One testcase generated by my fuzzer demonstrated a combination of a JIT performance bug with a minor bytecode generation bug. I might be able to search for similar bytecode generation bugs the same way I searched for decompiler bugs: by ensuring that a function does not change when round-tripping through the decompiler. In order to do that, I'll need a new patch for making dis() return the disassembly instead of printing it.

I should be able to find some performance bugs by looking at which aborts and side exits are taken. This strategy would make some performance bugs (such as repeatedly taking a side exit) easier to spot.

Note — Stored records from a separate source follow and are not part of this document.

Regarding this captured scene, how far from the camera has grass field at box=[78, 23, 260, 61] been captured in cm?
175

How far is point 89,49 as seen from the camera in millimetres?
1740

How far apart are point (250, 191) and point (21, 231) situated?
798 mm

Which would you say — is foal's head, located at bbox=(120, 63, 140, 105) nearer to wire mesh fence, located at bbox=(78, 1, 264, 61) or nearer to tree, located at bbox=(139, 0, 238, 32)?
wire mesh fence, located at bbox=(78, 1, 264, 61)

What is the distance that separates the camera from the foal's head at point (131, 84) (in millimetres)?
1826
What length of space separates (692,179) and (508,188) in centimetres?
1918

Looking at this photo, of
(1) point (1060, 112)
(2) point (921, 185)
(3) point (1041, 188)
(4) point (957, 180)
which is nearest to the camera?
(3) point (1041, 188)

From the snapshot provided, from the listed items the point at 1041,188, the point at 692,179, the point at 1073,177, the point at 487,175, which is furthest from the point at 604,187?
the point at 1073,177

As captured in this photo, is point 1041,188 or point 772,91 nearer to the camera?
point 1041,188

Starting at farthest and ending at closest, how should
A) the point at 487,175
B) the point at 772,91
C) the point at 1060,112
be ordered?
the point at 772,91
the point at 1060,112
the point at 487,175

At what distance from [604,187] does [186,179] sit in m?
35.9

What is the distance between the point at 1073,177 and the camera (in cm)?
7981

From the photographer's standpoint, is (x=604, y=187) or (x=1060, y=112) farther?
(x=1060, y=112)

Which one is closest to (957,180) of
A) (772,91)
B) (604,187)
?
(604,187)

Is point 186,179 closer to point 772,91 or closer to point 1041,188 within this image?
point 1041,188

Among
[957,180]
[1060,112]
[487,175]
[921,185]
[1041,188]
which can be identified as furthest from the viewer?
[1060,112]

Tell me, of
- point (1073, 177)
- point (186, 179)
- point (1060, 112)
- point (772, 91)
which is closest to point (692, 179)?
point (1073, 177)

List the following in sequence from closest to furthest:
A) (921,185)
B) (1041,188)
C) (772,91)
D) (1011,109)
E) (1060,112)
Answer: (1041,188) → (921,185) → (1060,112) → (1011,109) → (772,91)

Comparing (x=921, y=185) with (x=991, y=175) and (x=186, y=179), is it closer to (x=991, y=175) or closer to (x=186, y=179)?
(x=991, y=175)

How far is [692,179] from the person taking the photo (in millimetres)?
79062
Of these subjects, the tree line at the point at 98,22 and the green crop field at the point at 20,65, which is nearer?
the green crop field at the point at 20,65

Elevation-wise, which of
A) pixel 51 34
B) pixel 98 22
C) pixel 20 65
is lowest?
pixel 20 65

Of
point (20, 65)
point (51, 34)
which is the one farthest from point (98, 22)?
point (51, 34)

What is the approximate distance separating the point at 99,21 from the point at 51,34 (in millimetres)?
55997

Fuzzing for JavaScript correctness

Thursday, August 2nd, 2007

Fuzz-testing is usually only used to find crashes and assertion failures, but my JavaScript engine fuzzer goes beyond catastrophic failures when it tests the decompiler. It checks the decompiled code for signs of incorrectness in two ways.

First, it checks that the decompiled code compiles without giving syntax errors. This finds fun bugs like bug 346904 where the decompiler screwed up in an understandable way, as well as bugs like bug 351496 where the decompilation is complete nonsense.

Second, it checks that the decompiled code is canonical -- compiling and decompiling again should give the exact same representation as the original decompilation. This helps find bugs like bug 381196 where decompilation changes the meaning of the code without introducing a syntax error.

Some decompilation changes, such as bug 352068, did not change the meaning of the code and simply reflected varying amounts of optimization in the compiler. Early in the fuzzer's life, I was able to convince Brendan that it was worth fixing many of those otherwise harmless "round-trip changes" in order to make it possible to find other bugs with this method.

This pair of checks doesn't find all decompiler bugs, of course, but it finds quite a few of them. jsfunfuzz has a few other correctness checks for things like unnecessary parentheses in decompiled code and bogus results from object uneval.

Can you think of other ways to use fuzz-testing to find "correctness" bugs?